◆ Given passage ◆
- - - -
My parents at this time lived in a four-room house constructed of logs. It had a dirt roof. Two of the rooms were occupied by my dad’s brother, John and wife Nell, with their four sons. My parents occupied the other two rooms.
Later they moved to another log home of three rooms and a “lean to,” about one mile or less from the first home, and close to the church. The church was also constructed of logs. For as long as I can remember, Dad was janitor, and it was his responsibility to keep the fires in the two wood-burning stoves going whenever needed. Every Saturday he would spend most of the afternoon chopping wood in lengths to accommodate the two stoves. The wood was provided by the male population of the community, who every fall would take team and wagons into the nearby hills and bring loads of cedar wood to be stacked in the rear of the church. Enough would be hauled from these hills to insure a supply for the winter.
We always looked forward to the celebrations and holidays. The small ward utilized the talents of the members for community entertainment. Three-act plays were common, especially during the winter time.
Thanksgiving and Christmas dinners at Grandpa and Grandma’s house, with uncles, aunts and cousins were traditional. Masquerade balls were also popular. These would involve the adult population in the evening while “character” dances in the afternoon would be great fun for the children.
A new church, constructed of native sandstone, was completed in 1912. It boasted indoor plumbing, a definite improvement over the “outside” inconvenience. Modern plumbing was also added to the four-room schoolhouse, which too, had been built of sandstone some years earlier.
Two horse drawn vans (we called them “bandwagons”) transported the children to school depending on the distance. One van picked up the children on the north end of the “Creek” and a second van picked up the children on the south end. Dad and his brothers, John, William and Edgar, together with Grandpa Betteridge, at this time, owned and operated a general merchandisestore, W.C. Betteridge & Sons. Very often it was the center of activity. It was the place where world problems were settled and items of gossip were traded.
- - - -
◆ Supplied entries ◆

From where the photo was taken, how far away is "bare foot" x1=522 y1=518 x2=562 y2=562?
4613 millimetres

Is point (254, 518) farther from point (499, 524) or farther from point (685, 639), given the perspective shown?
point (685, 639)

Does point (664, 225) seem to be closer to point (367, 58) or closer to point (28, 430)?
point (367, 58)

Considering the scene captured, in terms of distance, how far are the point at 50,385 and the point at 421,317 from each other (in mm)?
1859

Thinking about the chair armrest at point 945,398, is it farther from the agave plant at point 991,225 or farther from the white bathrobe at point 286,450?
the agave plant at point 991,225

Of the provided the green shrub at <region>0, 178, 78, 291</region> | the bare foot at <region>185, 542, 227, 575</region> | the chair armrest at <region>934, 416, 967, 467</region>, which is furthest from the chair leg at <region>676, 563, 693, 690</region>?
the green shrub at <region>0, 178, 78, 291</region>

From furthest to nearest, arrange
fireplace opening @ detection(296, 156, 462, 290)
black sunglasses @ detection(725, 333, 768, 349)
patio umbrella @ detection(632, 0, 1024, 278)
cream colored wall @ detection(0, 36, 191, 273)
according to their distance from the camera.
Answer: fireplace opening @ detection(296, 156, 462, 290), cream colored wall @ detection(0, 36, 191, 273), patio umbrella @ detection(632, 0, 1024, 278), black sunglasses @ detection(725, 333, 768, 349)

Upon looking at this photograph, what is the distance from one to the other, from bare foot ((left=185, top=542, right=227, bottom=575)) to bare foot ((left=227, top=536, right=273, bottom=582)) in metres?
- - - -
◆ What to do ◆
1. Rewrite the family memoir between "A new church, constructed" and "some years earlier.", inclusive, replacing "sandstone" with "granite".
2. In the family memoir, what did the children call the two horse-drawn vans that took them to school?
3. Take the family memoir further, picking up after its final sentence.
The listing has no connection to the family memoir.

◆ Answer set ◆
1.
A new church, constructed of native granite, was completed in 1912. It boasted indoor plumbing, a definite improvement over the “outside” inconvenience. Modern plumbing was also added to the four-room schoolhouse, which too, had been built of granite some years earlier.

2. Bandwagons.

3.
Prior to this, Dad, his father and three brothers owned a ranch. It was called the Pilot Peak Ranch, and took its name from the nearby mountain and land mark “Pilot Peak,” in eastern Nevada, not far from Wendover.
My playmates during the first through fourth grades were my cousins, and other relatives. It seemed we were all one big family.
On September 16, 1915, around midnight, the store caught fire. Grouse Creek had no fire fighting equipment so there was no way to fight it. Two wagon loads of newly purchased merchandise had just that day been hauled from the railroad at Lucin, unloaded and piled inside the store to be put away the next day. It was a disaster. A lot of credit had been extended, but most people came through and paid their honest debts. The cause of the fire was of an incendiary origin, but guilt was never proven.
A second store was established in a small log building fifteen or twenty feet away from our house. This second attempt lasted only a short time and as a result, W.C. Betteridge & Sons dissolved the partnership.
Mother and Dad moved to Provo in April 1917. Dad had purchased a thirteen-acre farm. One of the reasons for the move was the belief that educational opportunities would be greater in Provo, than they would be by remaining in Grouse Creek.
That summer was a first for everyone in the family. It was the first time we had ever picked strawberries, raspberries, peaches, or any kind of fruit. We had never seen tomatoes, cucumbers, squash or grapes growing. Dad had never harvested anything other than hay, grain or potatoes. Even the horses had to get accustomed to a new way of life.
There was enough alfalfa on the farm to insure hay for the horses. Dad planted enough acreage in wheat for us to take to the flour mill. Acres of tomatoes were new to us, also their care and cultivation. Our peaches were contracted to a buyer, but the various kinds of apples were an off breed variety and not much called for. There was a lot of weeding to be done with the “row” stuff that was grown, and we were kept busy all summer long.
We had our fun times too. In the summer we played games with the neighborhood children and in the winter there was sleigh riding, candy making and other social activities.
Grandpa Betteridge came to visit us just after school started the first fall we were on Provo Bench. My parents consented to his request that I go back with him and finish the school year in Grouse Creek. It would be just like going home, although I knew I would miss the rest of the family.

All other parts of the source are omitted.